Эстер взяла у него розу и протянула мне.
— С величайшим почтением от моего брата, миссис Хантингдон, и с его упованием, что недоразумение между вами со временем уладится. Так хорошо, Уолтер? — добавила проказница (и обняла брата за шею, воспользовавшись тем, что он оперся локтем о подоконник.) — Или мне следовало сказать, что ты просишь прощения за свою обидчивость? И надеешься, что она извинит твой проступок?
— Дурочка, ты не понимаешь, о чем ты говоришь, — ответил он мрачно.
— Конечно! Ни малейшего представления не имею.
— Эстер, Эстер! — вмешалась миссис Харгрейв. Хотя она тоже не знала причины нашего отчуждения, но все-таки поняла, что ее дочь ведет себя неприлично. — Я вынуждена потребовать, чтобы ты немедленно вышла из комнаты!
— Прошу вас, миссис Харгрейв, не отсылайте ее, ведь мне уже пора, — сказала я и тотчас распрощалась с ними.
Примерно через неделю мистер Харгрейв привез ко мне в гости свою сестру. Вначале он держался с уже привычной холодной отчужденностью, и лицо его хранило величаво-меланхоличное и очень обиженное выражение. Но Эстер этого теперь словно не замечала. Несомненно, ей строго внушили вести себя как подобает. Она болтала со мной, смеялась и играла с Артуром, ее любимым и любящим маленьким дружком. Потом к некоторой моей досаде он утащил ее из комнаты побегать в передней, а оттуда они отправились в сад. Я встала помешать в камине. Мистер Харгрейв осведомился, не холодно ли мне, и затворил дверь. Непрошеная услужливость! Ведь я намеревалась последовать за резвящейся парочкой, опасаясь, что они вернутся не скоро. Затем он позволил себе подойти к камину и спросить, знаю ли я, что мистер Хантингдон сейчас гостит в родовом поместье лорда Лоуборо, где, вероятно, останется еще долго.
— Нет, но меня это не занимает, — ответила я небрежно. Если щеки мои и запылали, то из-за самого вопроса, а не из-за сведений, в нем содержащихся.

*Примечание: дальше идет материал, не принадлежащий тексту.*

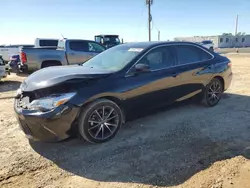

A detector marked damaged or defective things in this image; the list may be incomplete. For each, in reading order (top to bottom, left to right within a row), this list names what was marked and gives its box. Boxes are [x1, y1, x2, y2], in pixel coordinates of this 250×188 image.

damaged vehicle [13, 41, 232, 144]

— Вы не против? — продолжал он.
— Ничуть, если лорду Лоуборо нравится его общество.
— Так, значит вы его больше не любите?
— Нисколько.
— Я знал это. Я знал, что вы слишком возвышенны и чисты, чтобы и дальше питать к столь лживому, погрязшему во всех пороках человеку иные чувства, кроме негодования и презрительного отвращения.

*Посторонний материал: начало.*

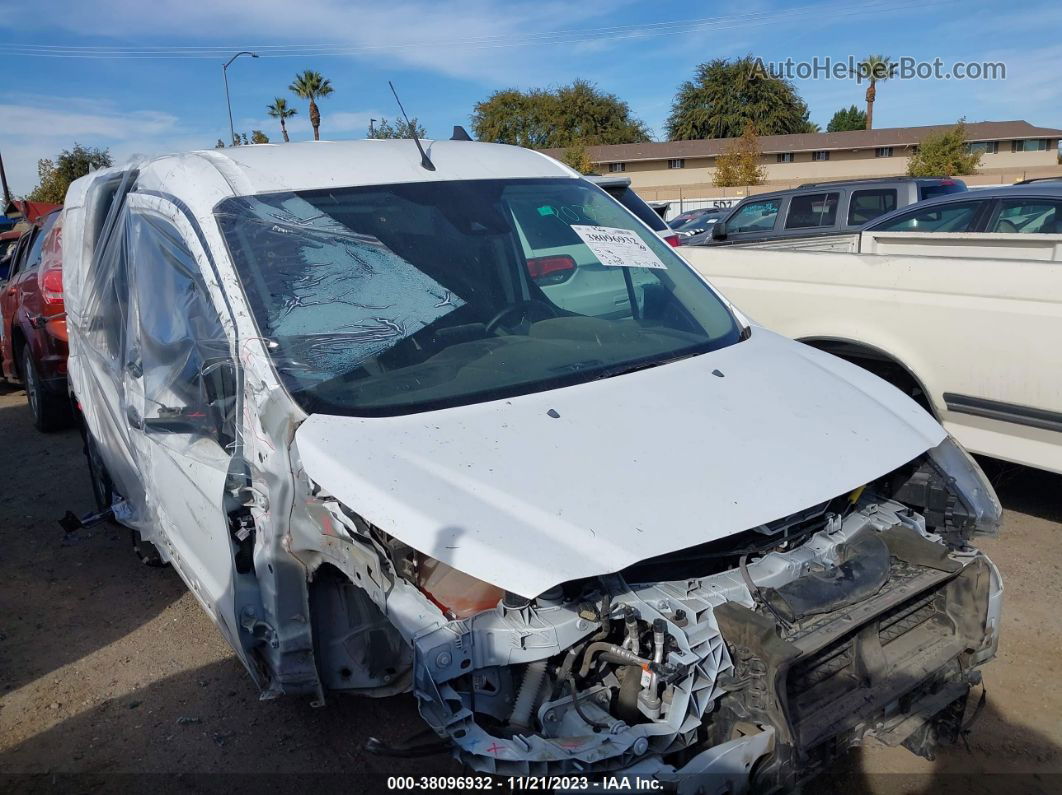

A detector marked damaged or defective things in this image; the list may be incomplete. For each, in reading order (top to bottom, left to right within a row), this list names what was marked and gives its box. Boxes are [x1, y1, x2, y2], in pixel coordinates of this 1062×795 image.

— Разве он не ваш друг? — спросила я и подняла глаза от огня на его лицо, быть может, с легким оттенком тех чувств, которые, по его мнению, мне следовало питать не к нему.
— Был другом, — ответил он все с той же спокойной решимостью. — Но не оскорбляйте меня предположением, что я мог сохранить дружбу и уважение к тому, кто способен столь бессовестно, столь кощунственно покинуть и тяжело ранить ту, что несравненно… — Нет, я не стану говорить об этом! Но скажите мне, вы никогда не думали о мести!
— О мести? Нет. Какую пользу она принесла бы? Он не стал бы лучше, а я — счастливее.
— Право, я не знаю, как мне с вами говорить, миссис Хантингдон! — заметил он с улыбкой. — Вы ведь женщина лишь наполовину. Ваша природа, несомненно, лишь наполовину человеческая, а наполовину — ангельская. Подобное благородство ввергает меня в благоговейный трепет. Мне трудно его постигнуть.
— В таком случае, сэр, боюсь, вы очень дурной человек, если уж я, простая смертная, по вашему собственному признанию, представляюсь вам столь недосягаемым образчиком добродетели. Но раз между нами столь мало общего, нам лучще поискать других собеседников! — И, отойдя к окну, я поискала взглядом сына и его веселую подружку.